**RECORDS FOR THE TASK:**
start

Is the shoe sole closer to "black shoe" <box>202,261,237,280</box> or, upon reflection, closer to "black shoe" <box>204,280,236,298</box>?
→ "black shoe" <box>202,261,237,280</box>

end
start

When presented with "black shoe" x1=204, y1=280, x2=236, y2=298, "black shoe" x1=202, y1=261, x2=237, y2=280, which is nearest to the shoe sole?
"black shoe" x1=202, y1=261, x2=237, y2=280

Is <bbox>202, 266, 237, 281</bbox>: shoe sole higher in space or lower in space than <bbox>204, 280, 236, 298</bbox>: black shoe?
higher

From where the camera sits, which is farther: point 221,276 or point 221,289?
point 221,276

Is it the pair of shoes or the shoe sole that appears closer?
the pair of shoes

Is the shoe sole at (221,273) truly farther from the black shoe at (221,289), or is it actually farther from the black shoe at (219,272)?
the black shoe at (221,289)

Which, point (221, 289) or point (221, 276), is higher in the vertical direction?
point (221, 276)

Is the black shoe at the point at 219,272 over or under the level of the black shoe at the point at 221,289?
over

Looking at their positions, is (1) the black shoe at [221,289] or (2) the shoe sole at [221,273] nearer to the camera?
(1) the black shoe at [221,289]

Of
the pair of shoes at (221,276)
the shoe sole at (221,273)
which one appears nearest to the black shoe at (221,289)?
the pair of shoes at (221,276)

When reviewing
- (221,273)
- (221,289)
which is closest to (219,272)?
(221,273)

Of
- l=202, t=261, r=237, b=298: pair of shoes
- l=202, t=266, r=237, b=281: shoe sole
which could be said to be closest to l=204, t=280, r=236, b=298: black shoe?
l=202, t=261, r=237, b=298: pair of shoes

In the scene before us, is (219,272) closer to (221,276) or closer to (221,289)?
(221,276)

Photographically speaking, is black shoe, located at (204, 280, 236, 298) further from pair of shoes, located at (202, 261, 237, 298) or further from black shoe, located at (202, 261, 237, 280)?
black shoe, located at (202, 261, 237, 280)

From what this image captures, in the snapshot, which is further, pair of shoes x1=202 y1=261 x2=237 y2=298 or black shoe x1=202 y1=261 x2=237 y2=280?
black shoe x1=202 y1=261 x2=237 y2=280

end

**DIRECTION:**
Show each line from the rows above that contains the word "farther".

**FINAL RESULT:**
From where the camera sits, which is farther: point 221,276 or point 221,289?
Is the shoe sole at (221,273) truly farther from the black shoe at (221,289), or is it actually farther from the black shoe at (219,272)?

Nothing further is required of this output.